Texto citado.
+++++
A guerra, Ramonet
e a castração dos
media


A agressão à Jugoslávia podia ser apenas uma violência, um caso de escandalosa violação da legalidade e da decência, uma enorme hipocrisia. Já não seria pouco. Porém, com a utilização das agruras das gentes do Kosovo como suposta justificação a posteriori para o crime internacional cometido pelos Estados Unidos sob o ineficacíssimo pseudónimo de NATO, tudo adquire tonalidades de desvergonhada provocação ao bom-senso e à elementar lucidez. Ao pé disto, as mentiras hitlerianas perante a comunidade internacional para invadir a Checoslováquia a pretexto da minoria étnica sudeta ficam, perante a História, com o ar de ingenuidades apenas precursoras.
+++++
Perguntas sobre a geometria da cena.
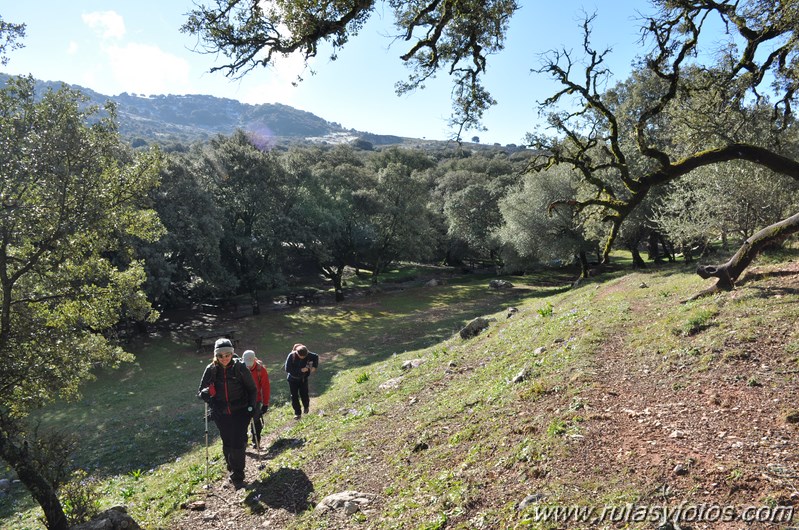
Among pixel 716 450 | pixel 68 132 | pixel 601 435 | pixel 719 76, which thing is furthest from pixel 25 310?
pixel 719 76

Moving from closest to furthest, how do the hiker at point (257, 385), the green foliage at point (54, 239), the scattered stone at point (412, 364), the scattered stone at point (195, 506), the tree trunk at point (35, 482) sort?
the tree trunk at point (35, 482)
the scattered stone at point (195, 506)
the green foliage at point (54, 239)
the hiker at point (257, 385)
the scattered stone at point (412, 364)

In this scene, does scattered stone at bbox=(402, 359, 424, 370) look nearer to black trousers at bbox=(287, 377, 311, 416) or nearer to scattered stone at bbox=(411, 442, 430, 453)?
black trousers at bbox=(287, 377, 311, 416)

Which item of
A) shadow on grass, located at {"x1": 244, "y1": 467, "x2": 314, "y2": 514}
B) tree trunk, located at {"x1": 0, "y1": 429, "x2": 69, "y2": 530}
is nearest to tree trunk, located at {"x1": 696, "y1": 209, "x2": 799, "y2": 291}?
+++++
Problemas e tarefas.
- a) Apresente sob a forma de uma lista JSON de cadeias de caracteres todas as linhas das perguntas sobre a geometria da cena, com uma cadeia por linha e sem as linhas em branco. Exclua as imagens da resposta.
- b) Prossiga o texto sobre a agressão à Jugoslávia a partir da última frase apresentada.

Respostas por ordem.
- a)
[
  "Among pixel 716 450 | pixel 68 132 | pixel 601 435 | pixel 719 76, which thing is furthest from pixel 25 310?",
  "pixel 719 76",
  "Moving from closest to furthest, how do the hiker at point (257, 385), the green foliage at point (54, 239), the scattered stone at point (412, 364), the scattered stone at point (195, 506), the tree trunk at point (35, 482) sort?",
  "the tree trunk at point (35, 482)",
  "the scattered stone at point (195, 506)",
  "the green foliage at point (54, 239)",
  "the hiker at point (257, 385)",
  "the scattered stone at point (412, 364)",
  "In this scene, does scattered stone at bbox=(402, 359, 424, 370) look nearer to black trousers at bbox=(287, 377, 311, 416) or nearer to scattered stone at bbox=(411, 442, 430, 453)?",
  "black trousers at bbox=(287, 377, 311, 416)",
  "Which item of",
  "A) shadow on grass, located at {\"x1\": 244, \"y1\": 467, \"x2\": 314, \"y2\": 514}",
  "B) tree trunk, located at {\"x1\": 0, \"y1\": 429, \"x2\": 69, \"y2\": 530}",
  "is nearest to tree trunk, located at {\"x1\": 696, \"y1\": 209, \"x2\": 799, \"y2\": 291}?"
]

- b)
Perante a enormidade e também o carácter evidente do embuste, as TV's, as portuguesas e as outras, dão alguns brevíssimos tempos de antena aos que denunciam o embuste ou, pelo menos, formulam perante ele significativas reticências, mas está mais que claro que a tele-informação dominante fornece uma intensa cobertura mediática à arbitrária brutalidade dos Estados Unidos, da Alemanha sua cúmplice (que finalmente tem, mais de meio século depois, a sua inesquecível Luftwaffe em operações de guerra) e dos vassalos europeus. E, contudo, são em esmagadora maioria estações «independentes», isto é, não-estatais, e por isso supostas, segundo muita gente, de darem uma informação que não desafie tão rudemente a verdadezinha elementar. A questão, bem se sabe, é que as TV's não são nada independentes, bem pelo contrário, essa é mais uma aldrabice que nem por ser constantemente repetida se torna verdade sequer aparente. Embora o seu consabido carácter de patranha signifique que deixe de ser eficaz porque, infelizmente, os olhos e os ouvidos bombardeados com repetidas mentiras têm, também eles, razões que a razão desconhece.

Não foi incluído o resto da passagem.